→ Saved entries

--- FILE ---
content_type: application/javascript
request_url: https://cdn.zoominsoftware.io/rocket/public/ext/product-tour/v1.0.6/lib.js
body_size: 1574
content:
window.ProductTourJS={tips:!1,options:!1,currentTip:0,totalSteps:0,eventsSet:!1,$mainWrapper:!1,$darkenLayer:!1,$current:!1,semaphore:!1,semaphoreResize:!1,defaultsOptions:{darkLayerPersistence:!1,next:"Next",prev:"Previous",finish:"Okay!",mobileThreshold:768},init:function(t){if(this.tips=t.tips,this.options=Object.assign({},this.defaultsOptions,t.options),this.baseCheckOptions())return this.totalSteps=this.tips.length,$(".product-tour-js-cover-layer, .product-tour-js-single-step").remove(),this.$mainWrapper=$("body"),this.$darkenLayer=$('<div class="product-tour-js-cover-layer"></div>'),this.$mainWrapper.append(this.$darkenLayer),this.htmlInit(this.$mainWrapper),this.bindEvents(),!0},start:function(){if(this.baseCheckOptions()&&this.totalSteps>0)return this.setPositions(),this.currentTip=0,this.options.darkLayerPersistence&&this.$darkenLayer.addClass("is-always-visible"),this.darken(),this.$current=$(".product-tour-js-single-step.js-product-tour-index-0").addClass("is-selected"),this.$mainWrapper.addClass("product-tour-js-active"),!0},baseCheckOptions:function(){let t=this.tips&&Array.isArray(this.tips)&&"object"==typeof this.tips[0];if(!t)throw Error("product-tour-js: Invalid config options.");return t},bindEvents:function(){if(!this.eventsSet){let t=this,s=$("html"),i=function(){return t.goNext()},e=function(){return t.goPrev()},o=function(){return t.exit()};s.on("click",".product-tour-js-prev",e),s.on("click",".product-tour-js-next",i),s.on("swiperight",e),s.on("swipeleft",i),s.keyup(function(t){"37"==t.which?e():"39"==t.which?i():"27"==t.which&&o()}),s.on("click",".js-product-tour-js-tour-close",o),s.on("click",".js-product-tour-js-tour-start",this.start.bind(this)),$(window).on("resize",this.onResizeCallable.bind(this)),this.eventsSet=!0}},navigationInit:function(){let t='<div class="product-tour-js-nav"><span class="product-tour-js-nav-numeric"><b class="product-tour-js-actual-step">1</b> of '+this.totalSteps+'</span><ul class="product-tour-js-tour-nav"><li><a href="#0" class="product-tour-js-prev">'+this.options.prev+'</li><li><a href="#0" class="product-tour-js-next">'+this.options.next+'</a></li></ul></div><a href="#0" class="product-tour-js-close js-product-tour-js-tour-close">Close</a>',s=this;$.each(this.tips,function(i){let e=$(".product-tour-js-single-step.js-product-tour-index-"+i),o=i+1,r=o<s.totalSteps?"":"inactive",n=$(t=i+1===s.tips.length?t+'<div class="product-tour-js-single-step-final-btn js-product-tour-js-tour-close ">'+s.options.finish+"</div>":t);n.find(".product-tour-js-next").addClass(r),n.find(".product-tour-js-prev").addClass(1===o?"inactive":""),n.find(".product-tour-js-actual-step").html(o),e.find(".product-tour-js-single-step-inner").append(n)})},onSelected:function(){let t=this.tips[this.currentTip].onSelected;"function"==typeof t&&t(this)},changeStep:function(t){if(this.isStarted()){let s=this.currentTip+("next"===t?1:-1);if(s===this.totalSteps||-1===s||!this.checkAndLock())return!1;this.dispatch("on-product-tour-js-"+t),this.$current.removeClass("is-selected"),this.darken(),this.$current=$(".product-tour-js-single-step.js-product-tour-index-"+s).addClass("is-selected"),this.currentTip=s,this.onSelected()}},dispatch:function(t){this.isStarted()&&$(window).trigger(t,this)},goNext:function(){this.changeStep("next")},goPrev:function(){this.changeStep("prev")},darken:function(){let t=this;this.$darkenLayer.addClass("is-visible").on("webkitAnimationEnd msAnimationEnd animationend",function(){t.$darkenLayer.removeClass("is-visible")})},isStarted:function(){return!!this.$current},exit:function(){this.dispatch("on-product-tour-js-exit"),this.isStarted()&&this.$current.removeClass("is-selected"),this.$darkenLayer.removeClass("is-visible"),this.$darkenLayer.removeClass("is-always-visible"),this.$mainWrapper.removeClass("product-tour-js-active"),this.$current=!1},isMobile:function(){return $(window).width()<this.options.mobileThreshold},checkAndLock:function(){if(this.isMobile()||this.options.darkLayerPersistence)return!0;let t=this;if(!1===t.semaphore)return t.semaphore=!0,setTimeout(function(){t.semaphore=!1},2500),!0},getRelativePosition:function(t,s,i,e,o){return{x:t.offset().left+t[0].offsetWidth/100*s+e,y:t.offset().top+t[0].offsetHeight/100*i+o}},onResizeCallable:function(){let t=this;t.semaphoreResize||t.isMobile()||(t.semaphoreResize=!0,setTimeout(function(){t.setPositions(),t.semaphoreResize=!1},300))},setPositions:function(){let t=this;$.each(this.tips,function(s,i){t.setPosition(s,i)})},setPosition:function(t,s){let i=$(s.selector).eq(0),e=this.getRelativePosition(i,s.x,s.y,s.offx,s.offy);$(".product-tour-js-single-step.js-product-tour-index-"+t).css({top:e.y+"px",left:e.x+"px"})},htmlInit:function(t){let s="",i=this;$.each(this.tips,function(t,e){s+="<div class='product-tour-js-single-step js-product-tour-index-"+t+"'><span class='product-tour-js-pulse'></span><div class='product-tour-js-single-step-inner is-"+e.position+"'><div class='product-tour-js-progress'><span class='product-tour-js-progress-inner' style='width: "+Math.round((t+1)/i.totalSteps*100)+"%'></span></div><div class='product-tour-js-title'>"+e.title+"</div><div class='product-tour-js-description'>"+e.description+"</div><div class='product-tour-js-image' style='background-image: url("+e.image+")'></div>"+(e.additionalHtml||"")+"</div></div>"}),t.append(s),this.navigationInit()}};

---

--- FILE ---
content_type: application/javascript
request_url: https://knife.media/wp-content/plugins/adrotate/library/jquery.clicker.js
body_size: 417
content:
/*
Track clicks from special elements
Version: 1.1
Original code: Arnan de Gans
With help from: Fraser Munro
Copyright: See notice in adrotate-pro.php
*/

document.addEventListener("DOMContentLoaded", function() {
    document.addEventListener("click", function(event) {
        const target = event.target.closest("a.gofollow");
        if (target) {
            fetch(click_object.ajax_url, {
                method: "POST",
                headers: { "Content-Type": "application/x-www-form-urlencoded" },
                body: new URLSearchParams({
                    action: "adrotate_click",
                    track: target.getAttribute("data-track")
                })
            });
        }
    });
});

→ Exercise prompt
Scan the data above for the word "from". Copy every line in which it is found.

→ Task answer
Track clicks from special elements
With help from: Fraser Munro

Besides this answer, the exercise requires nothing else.